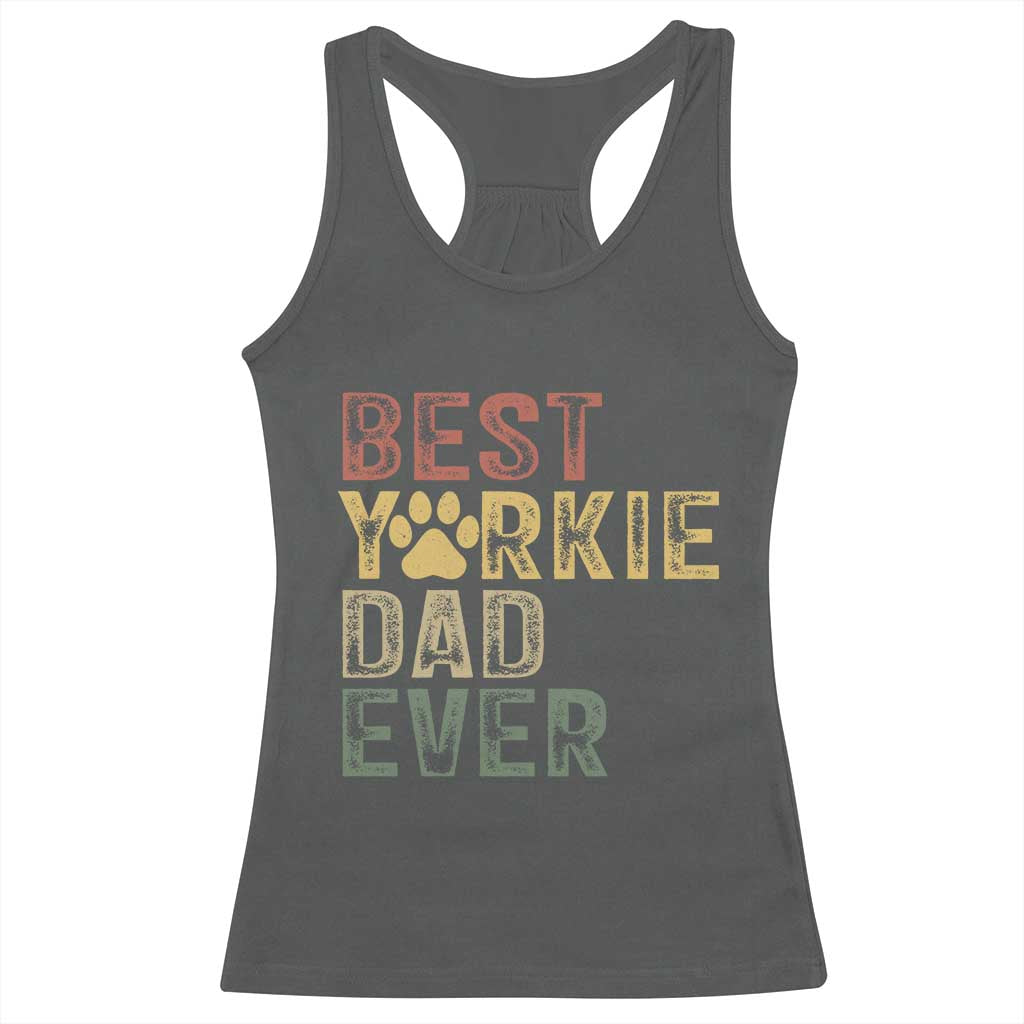 Best Yorkie Dad Ever Racerback Tank Top Retro Vintage Yorkshire Terrier Gift TS12 Dark Heather Print Your Wear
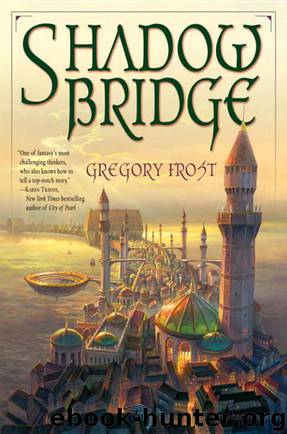 Shadowbridge by Gregory Frost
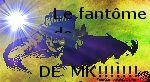 Fantôme de MK.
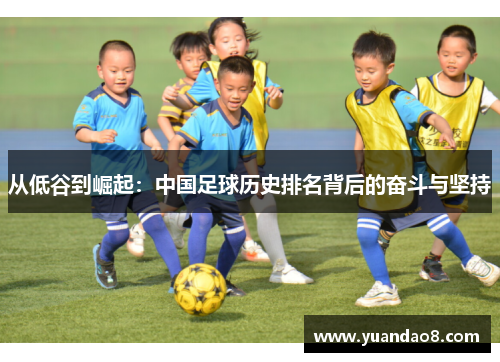 从低谷到崛起：中国足球历史排名背后的奋斗与坚持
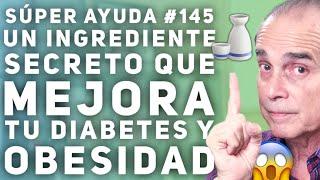 SÚPER AYUDA #145 Un Ingrediente Secreto Que Mejora Tu Diabetes Y Obesidad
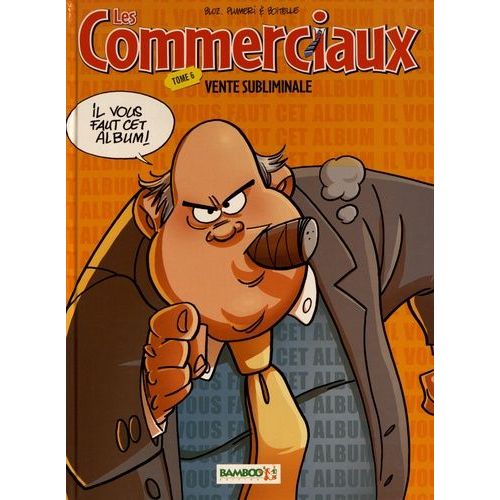 Les Commerciaux - Tome 6 - Vente Subliminale    Format Album 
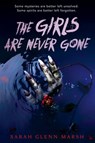 The Girls Are Never Gone - Sarah Glenn Marsh - 9781984836168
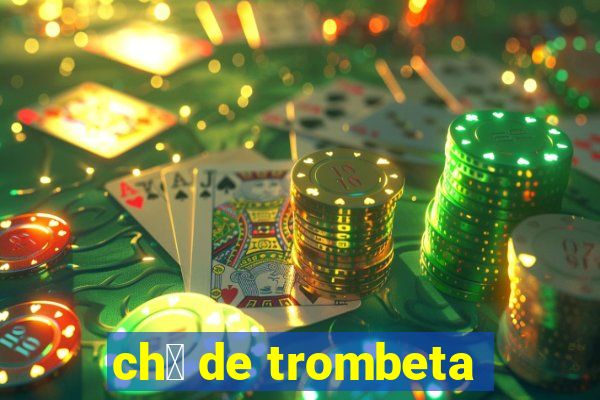 ch谩 de trombeta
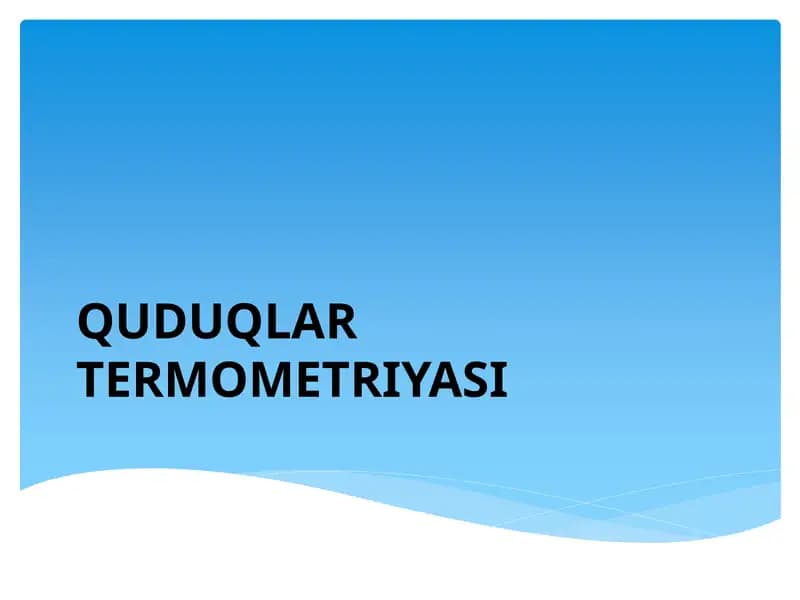 QUDUQLAR TERMOMETRIYASI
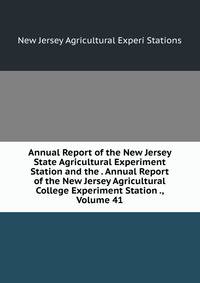 Annual Report of the New Jersey State Agricultural Experiment Station and the . Annual Report of the New Jersey Agricultural College Experiment Station ., Volume 41
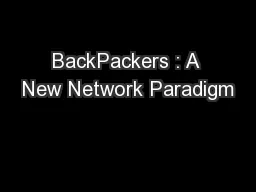 BackPackers : A New Network Paradigm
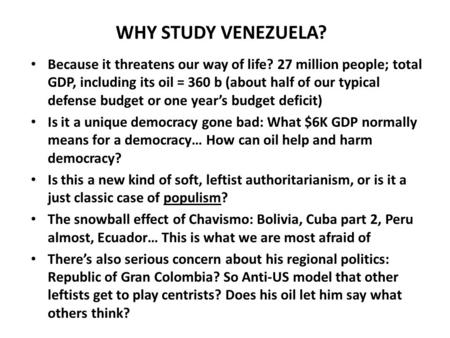 WHY STUDY VENEZUELA? Because it threatens our way of life? 27 million people; total GDP, including its oil = 360 b (about half of our typical defense budget.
#####
YOUR GOAL -
Please give the records again word for word, omitting all images.

OUTPUT -
 Best Yorkie Dad Ever Racerback Tank Top Retro Vintage Yorkshire Terrier Gift TS12 Dark Heather Print Your Wear
 Shadowbridge by Gregory Frost
 Fantôme de MK.
 从低谷到崛起：中国足球历史排名背后的奋斗与坚持
 SÚPER AYUDA #145 Un Ingrediente Secreto Que Mejora Tu Diabetes Y Obesidad
 Les Commerciaux - Tome 6 - Vente Subliminale    Format Album 
 The Girls Are Never Gone - Sarah Glenn Marsh - 9781984836168
 ch谩 de trombeta
 QUDUQLAR TERMOMETRIYASI
 Annual Report of the New Jersey State Agricultural Experiment Station and the . Annual Report of the New Jersey Agricultural College Experiment Station ., Volume 41
 BackPackers : A New Network Paradigm
 WHY STUDY VENEZUELA? Because it threatens our way of life? 27 million people; total GDP, including its oil = 360 b (about half of our typical defense budget.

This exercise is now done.